Questions on pictured scenes:
***

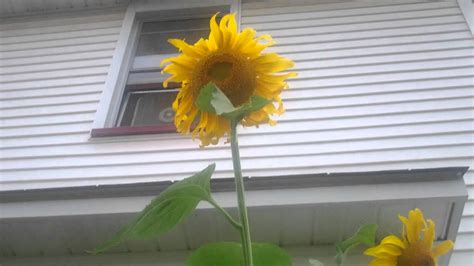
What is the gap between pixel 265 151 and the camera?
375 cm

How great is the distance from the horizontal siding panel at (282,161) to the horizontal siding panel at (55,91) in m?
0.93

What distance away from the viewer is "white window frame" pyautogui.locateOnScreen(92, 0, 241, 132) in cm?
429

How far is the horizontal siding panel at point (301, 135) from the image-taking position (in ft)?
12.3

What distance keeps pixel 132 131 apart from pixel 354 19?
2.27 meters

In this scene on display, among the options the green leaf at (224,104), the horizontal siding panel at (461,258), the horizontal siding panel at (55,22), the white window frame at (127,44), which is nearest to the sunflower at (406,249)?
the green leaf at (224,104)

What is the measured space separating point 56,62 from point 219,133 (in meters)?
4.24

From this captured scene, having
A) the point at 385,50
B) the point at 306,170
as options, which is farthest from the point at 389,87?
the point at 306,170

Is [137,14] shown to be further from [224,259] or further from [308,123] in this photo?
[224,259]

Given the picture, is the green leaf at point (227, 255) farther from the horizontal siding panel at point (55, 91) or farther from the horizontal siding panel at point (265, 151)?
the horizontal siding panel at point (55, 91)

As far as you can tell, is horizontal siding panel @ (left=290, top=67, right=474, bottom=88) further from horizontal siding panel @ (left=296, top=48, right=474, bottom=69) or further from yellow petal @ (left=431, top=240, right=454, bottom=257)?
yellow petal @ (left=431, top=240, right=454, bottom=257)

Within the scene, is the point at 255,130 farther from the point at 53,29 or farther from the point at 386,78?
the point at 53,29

***

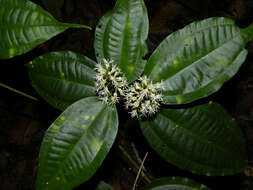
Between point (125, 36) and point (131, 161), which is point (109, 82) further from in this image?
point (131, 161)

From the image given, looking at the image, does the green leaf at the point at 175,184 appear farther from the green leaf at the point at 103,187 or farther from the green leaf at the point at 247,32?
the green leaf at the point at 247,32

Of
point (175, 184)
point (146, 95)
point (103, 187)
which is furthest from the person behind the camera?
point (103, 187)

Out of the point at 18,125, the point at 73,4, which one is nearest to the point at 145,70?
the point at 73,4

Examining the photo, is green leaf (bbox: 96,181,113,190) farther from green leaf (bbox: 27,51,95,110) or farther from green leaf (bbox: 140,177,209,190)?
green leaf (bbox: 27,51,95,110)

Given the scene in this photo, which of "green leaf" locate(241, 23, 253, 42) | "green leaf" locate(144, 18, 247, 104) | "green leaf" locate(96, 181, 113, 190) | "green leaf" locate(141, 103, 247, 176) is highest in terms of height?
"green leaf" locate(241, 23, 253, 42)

***

§ **WRITTEN TASK**:
State how many lines in the rows above contain the string "camera", treating uppercase and lowercase as different. Reply with the number alone.

§ **COMPLETED TASK**:
2